Download video transcripts

The model deals with text, so we download the video transcripts using yt-dlp, an open source command line interface to youtube and various other video providers; then do some cleaning with ex.

function download_video_transcript() {
 cd "$(mktemp -d)" || return
 yt-dlp --write-auto-sub --skip-download "$1"
 cat <<EOF >process.vim
silent! 1,3d
silent! g/<\/c>/d
silent! g/-->/d
silent! g/^ *$/d
silent! %!uniq
%p
quit!
EOF
 ex -s -c "source process.vim" *.vtt >clean_transcript.txt
 summarize-txt clean_transcript.txt
}

Note the option --write-auto-sub which downloads the automatically generated subtitles. One could also use --write-sub which downloads the authors subtitles, but some videos lack subtitles so I found this script more robust by always downloading auto-generated sub. See this page for more subtitles options.

Iteratively reduce the transcript in smaller summaries

The number of token a model can ingest is limited: if the transcript is too long, the model fails. To avoid so, we ask the model to iteratively reduce parts of the transcript and assemble a summary.
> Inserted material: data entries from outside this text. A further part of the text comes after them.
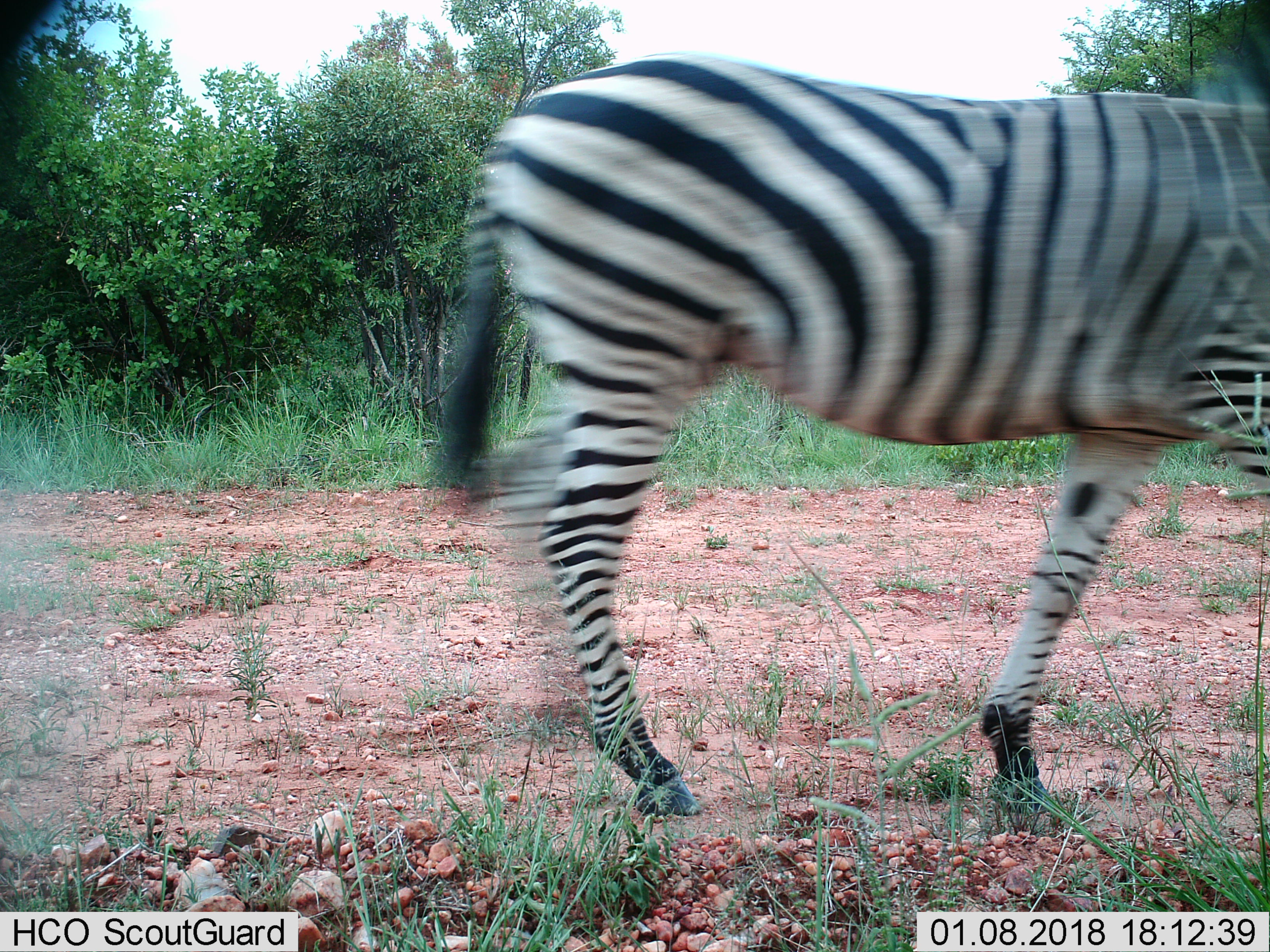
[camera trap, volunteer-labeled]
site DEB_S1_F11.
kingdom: Animalia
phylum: Chordata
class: Mammalia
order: Perissodactyla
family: Equidae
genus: Equus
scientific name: Equus quagga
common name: plains zebra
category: zebraplains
Zebraplains (plains zebra) (Equus quagga), count 1. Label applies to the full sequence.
The whole process is repeated as necessary.

function summarize-txt() {
 cat <<EOF >process2.vim
silent! 1,$join
w
quit!
EOF
 cp "$1" summary.txt
 while true; do
 size=$(wc -c summary.txt | awk '{print $1}')
 if [ "$size" -lt 1000 ]; then
 break
 fi
 split -b 10000 summary.txt
 parts=(x*)
 rm summary.txt
 pwd
 echo "# Summarizing ${size} bytes, split in ${#parts[@]} parts" | tee -a process.txt
 for part in "${parts[@]}"; do
 ex -s -c "source process2.vim" "$part"
 echo "## Summarizing ${part}" | tee -a process.txt
 summarize-txt-once-api "$part" | tee -a summary.txt | tee -a process.txt
 rm "$part"
 done
 done
}

Summarize a text via llamafile api

In order to summarize a text via api, we use a combination of jq and curl

function summarize-txt-once-api() {
 echo '{
  "model": "gpt-3.5-turbo",
  "messages": [
    {
      "role": "system",
      "content": "You are a summarization assistant, skilled in summarizing any complex text that the user sends with precise and terse output."
    },
    {
      "role": "user",
      "content": ""
    }
  ]
}' >content.json

 jq --rawfile a "$1" '.messages[1].content = ($a)' content.json >content_updated.json
 curl -s http://localhost:8080/v1/chat/completions -H "Content-Type: application/json" -d @content_updated.json | jq -r ".choices[0].message.content"
}

Download and start a llamafile model

Head over to justine.lol’s huggingface profile and dowload some llamafile. As of 2024-04, Mixtral yields very good results on a macbook M2 laptop.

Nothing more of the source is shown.